### TASK STATEMENT:
Recast the records as a Markdown table with the columns No. and Line, one numbered row per line, from the line containing "What distance would" up to and including the last line of the records. Leave out blank lines.
○ ○ ○ ○ ○
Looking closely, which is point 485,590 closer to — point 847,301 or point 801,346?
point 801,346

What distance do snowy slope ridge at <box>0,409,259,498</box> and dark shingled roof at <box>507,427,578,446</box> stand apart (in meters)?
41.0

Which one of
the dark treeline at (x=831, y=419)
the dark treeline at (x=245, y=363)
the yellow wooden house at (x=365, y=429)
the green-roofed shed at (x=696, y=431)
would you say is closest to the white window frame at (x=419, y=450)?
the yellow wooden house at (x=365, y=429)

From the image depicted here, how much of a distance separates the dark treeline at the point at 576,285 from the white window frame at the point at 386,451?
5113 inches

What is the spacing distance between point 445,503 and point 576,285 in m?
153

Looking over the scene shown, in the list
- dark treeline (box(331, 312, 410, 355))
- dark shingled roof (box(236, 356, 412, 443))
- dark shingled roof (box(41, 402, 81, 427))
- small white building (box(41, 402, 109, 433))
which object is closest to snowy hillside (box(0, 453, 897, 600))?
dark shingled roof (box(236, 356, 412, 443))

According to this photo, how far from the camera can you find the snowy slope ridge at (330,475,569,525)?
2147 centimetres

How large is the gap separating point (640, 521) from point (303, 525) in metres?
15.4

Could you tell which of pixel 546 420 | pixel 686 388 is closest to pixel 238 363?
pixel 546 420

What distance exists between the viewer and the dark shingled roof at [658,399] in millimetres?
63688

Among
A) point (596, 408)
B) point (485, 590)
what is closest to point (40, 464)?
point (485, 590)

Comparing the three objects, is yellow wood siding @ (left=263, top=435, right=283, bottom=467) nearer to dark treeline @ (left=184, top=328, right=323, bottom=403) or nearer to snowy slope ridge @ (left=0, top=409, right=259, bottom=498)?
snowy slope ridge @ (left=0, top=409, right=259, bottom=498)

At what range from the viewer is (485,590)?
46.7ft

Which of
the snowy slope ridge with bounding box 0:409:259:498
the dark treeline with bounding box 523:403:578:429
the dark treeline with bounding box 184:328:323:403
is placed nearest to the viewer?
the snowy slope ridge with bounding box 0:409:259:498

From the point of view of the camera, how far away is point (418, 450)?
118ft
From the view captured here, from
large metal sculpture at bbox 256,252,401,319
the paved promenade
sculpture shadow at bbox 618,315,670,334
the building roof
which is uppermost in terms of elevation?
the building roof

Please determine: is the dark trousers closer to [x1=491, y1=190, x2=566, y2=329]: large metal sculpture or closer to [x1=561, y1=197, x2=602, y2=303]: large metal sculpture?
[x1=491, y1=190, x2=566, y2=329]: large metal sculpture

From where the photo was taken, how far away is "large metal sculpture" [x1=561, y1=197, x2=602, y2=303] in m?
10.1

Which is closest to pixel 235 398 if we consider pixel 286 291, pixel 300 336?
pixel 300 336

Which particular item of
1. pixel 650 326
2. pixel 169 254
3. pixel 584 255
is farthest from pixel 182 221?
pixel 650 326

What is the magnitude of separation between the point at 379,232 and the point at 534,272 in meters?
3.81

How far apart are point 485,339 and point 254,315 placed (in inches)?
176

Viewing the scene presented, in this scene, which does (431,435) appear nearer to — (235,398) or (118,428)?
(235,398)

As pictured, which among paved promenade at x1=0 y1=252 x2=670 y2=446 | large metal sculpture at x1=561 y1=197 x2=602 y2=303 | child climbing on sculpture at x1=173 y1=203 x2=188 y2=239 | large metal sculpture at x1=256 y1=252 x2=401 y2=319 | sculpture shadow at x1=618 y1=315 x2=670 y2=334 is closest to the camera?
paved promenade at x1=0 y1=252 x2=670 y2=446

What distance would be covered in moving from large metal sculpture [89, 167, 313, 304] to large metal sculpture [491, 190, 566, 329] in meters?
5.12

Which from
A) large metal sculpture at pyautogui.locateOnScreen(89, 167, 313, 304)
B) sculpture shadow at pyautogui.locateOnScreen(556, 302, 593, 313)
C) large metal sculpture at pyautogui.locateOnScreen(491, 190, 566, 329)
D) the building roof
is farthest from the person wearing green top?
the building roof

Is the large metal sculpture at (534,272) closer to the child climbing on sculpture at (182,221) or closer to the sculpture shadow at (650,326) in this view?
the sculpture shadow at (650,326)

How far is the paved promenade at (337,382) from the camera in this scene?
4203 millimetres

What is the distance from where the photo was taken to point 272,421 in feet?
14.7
○ ○ ○ ○ ○
### EXERCISE RESULT:
| No. | Line |
|---|---|
| 1 | What distance would be covered in moving from large metal sculpture [89, 167, 313, 304] to large metal sculpture [491, 190, 566, 329] in meters? |
| 2 | 5.12 |
| 3 | Which from |
| 4 | A) large metal sculpture at pyautogui.locateOnScreen(89, 167, 313, 304) |
| 5 | B) sculpture shadow at pyautogui.locateOnScreen(556, 302, 593, 313) |
| 6 | C) large metal sculpture at pyautogui.locateOnScreen(491, 190, 566, 329) |
| 7 | D) the building roof |
| 8 | is farthest from the person wearing green top? |
| 9 | the building roof |
| 10 | Is the large metal sculpture at (534,272) closer to the child climbing on sculpture at (182,221) or closer to the sculpture shadow at (650,326) in this view? |
| 11 | the sculpture shadow at (650,326) |
| 12 | How far is the paved promenade at (337,382) from the camera in this scene? |
| 13 | 4203 millimetres |
| 14 | What is the distance from where the photo was taken to point 272,421 in feet? |
| 15 | 14.7 |